Anies Dituding Rasis, Aktivis Tionghoa: Ananda Sukarlan is a Whimper!


[PORTAL-ISLAM.ID]  Facial tics disorder are uncontrollable spasms in the face. Misalnya, rapid eye blinking. Mata kedip-kedip. Disorder ini biasa disebut mimic spasms.

Symptom itu saya lihat ada pada gerak-gerik Ananda Sukarlan. Ditambah gejala "Salah Bantal". Itu tampak pada lehernya yang kaku.

Ananda Sukarlan adalah pianis ngetop.
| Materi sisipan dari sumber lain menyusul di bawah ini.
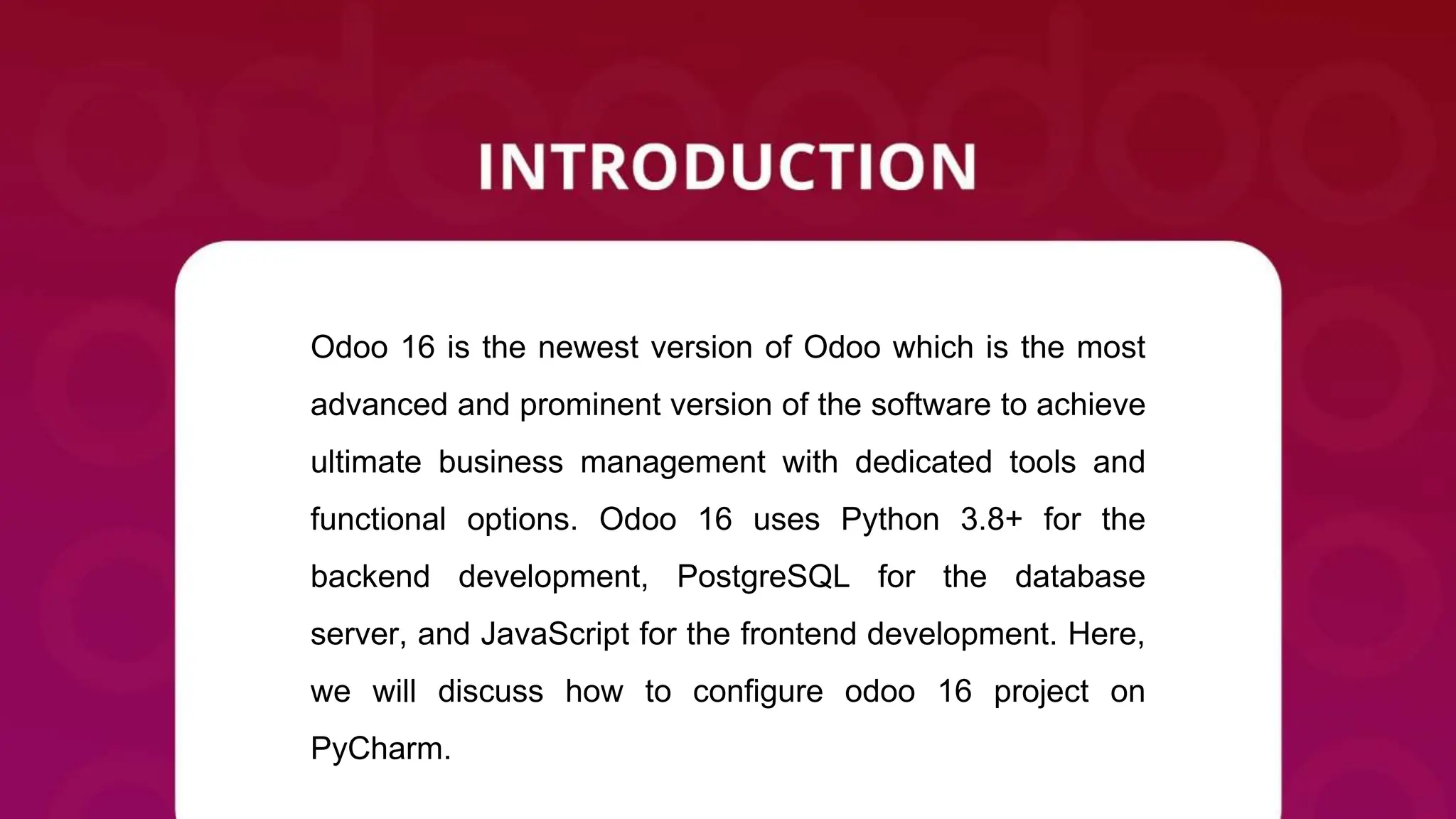 INTRODUCTION

Odoo 16 is the newest version of Odoo which is the most advanced and prominent version of the software to achieve ultimate business management with dedicated tools and functional options. Odoo 16 uses Python 3.8+ for the backend development, PostgreSQL for the database server, and JavaScript for the frontend development. Here, we will discuss how to configure odoo 16 project on PyCharm.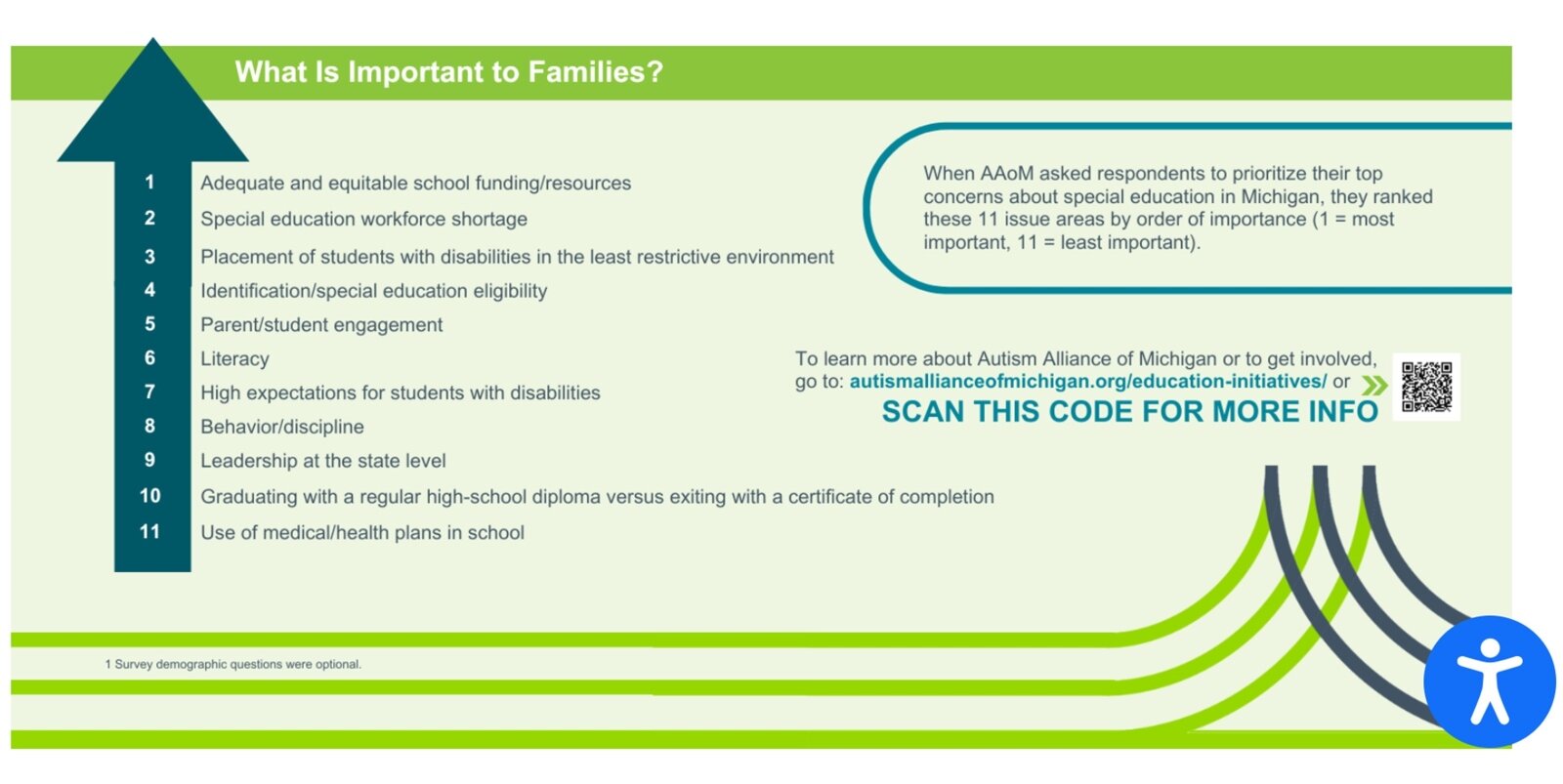 What Is Important to Families?

1 Adequate and equitable school funding/resources
2 Special education workforce shortage
3 Placement of students with disabilities in the least restrictive environment
4 Identification/special education eligibility
5 Parent/student engagement
6 Literacy
7 High expectations for students with disabilities
8 Behavior/discipline
9 Leadership at the state level
10 Graduating with a regular high-school diploma versus exiting with a certificate of completion
11 Use of medical/health plans in school

When AAoM asked respondents to prioritize their top concerns about special education in Michigan, they ranked these 11 issue areas by order of importance (1 = most important, 11 = least important).

To learn more about Autism Alliance of Michigan or to get involved, go to: autismallianceofmichigan.org/education-initiatives/ or
SCAN THIS CODE FOR MORE INFO

1 Survey demographic questions were optional.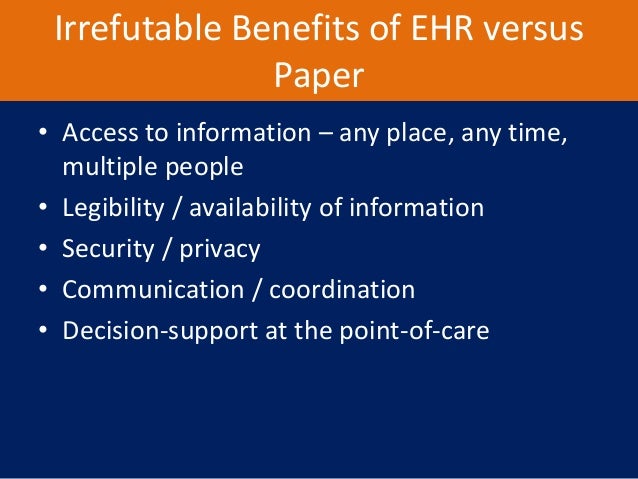 Irrefutable Benefits of EHR versus Paper

• Access to information – any place, any time, multiple people
• Legibility / availability of information
• Security / privacy
• Communication / coordination
• Decision-support at the point-of-care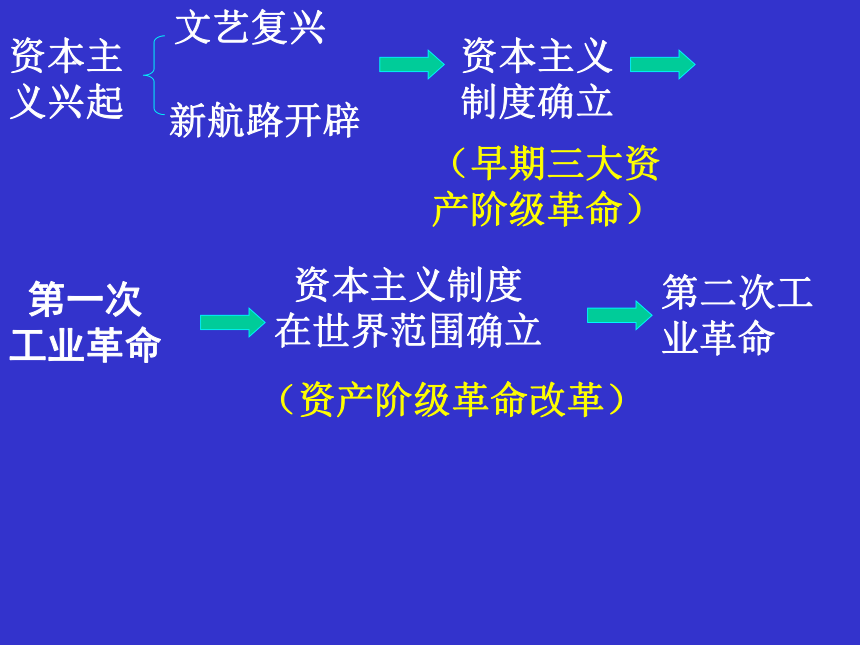 资本主义兴起

文艺复兴

新航路开辟

资本主义制度确立

（早期三大资产阶级革命）

第一次工业革命

资本主义制度在世界范围确立

（资产阶级革命改革）

第二次工业革命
Di acara 90 tahun Kolese Kanisius (11 November), dia walk out (boikot) saat Gubernur Anies Baswedan pidato. Dia baru masuk kembali setelah pidato Anies selesai.

Dalam pidato singkatnya, dengan mata kedip-kedip dan leher patah-patah, Ananda Sukarlan mengkritik 'entah siapa' yang mengundang Anies.
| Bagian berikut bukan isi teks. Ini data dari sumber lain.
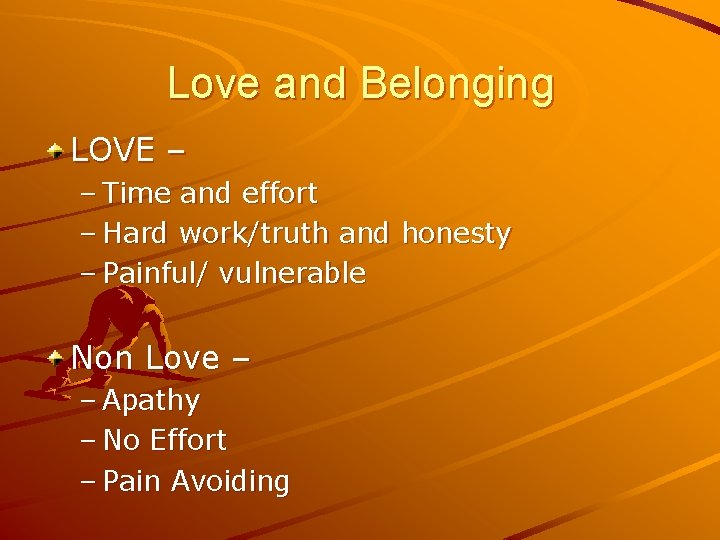 Love and Belonging

LOVE –
– Time and effort
– Hard work/truth and honesty
– Painful/ vulnerable

Non Love –
– Apathy
– No Effort
– Pain Avoiding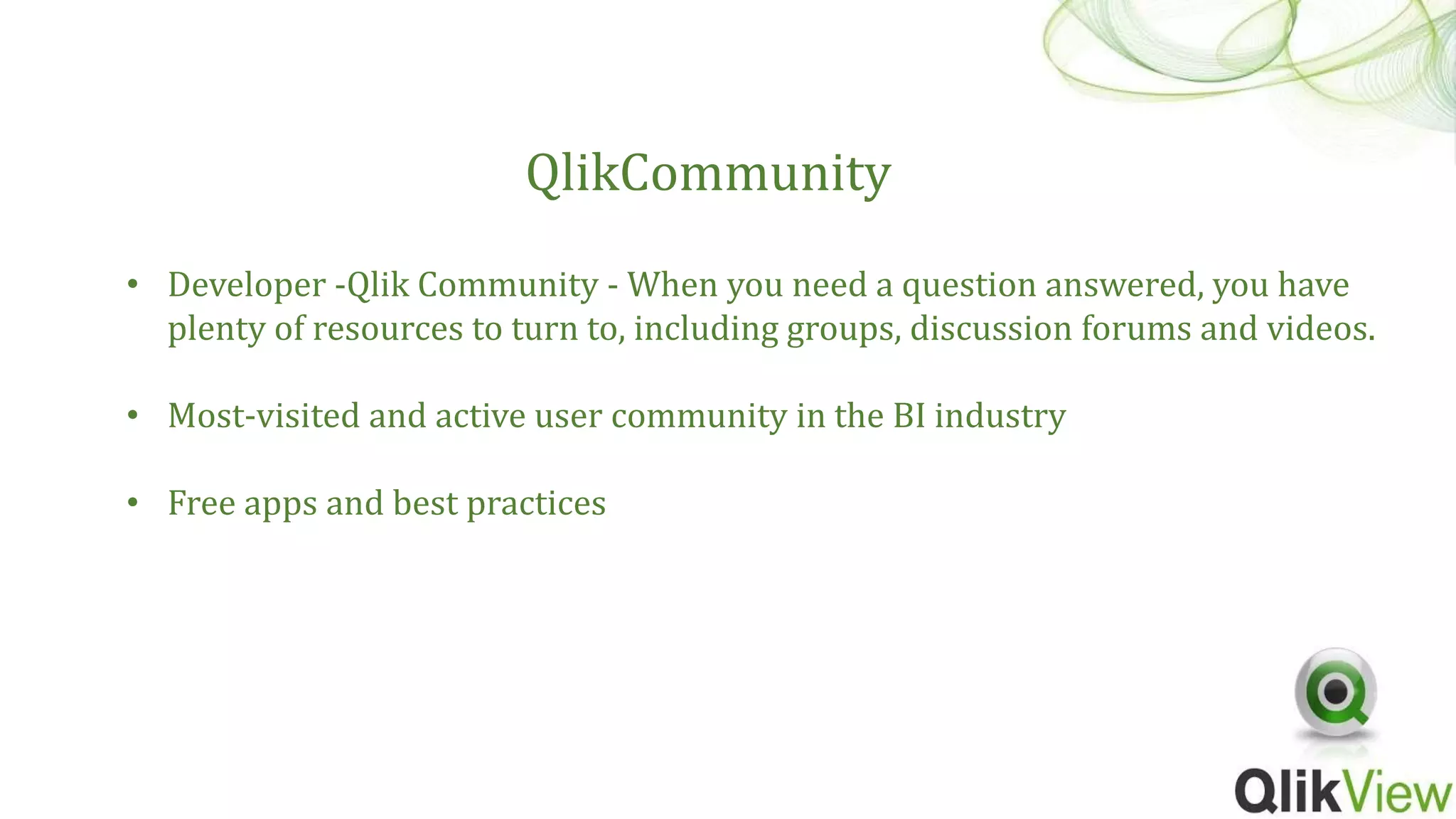 QlikCommunity

• Developer -Qlik Community - When you need a question answered, you have plenty of resources to turn to, including groups, discussion forums and videos.

• Most-visited and active user community in the BI industry

• Free apps and best practices

QlikView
Indirectly, Ananda Sukarlan menuding Anies menang pilkada dengan cara-cara yang berbeda dengan yang diajarkan di Kanisius. Entah apa maksudnya.

Jelas, Ananda Sukarlan belum move on. Dia ngga sadar bila Ahok memicu aksi besar Umat Islam dari seluruh Indonesia. Pasca Ahok menoda Surah Al Maidah 51.

Manuver politik Ananda Sukarlan dikecam Eros Jarot, Yap Hong Gie (Angkatan 72) dan Agus Lenon, Aktifis 78.

Yap Hong Gie bilang sikap politik Ananda Sukarlan didasari jiwa kerdil dan limited knowledge.

Publik mulai muak dengan ulah Ahoker gagal move on. Ananda Suparlan sebaiknya sadar, Anies didukung mayoritas warga Jakarta.

Stop crying and whining Ananda. Seperti kata Penulis Cris Jami (Killosophy-2015), "Like crying wolf, if you keep looking for sympathy as a justification for your actions, you will someday be left standing alone when you really need help".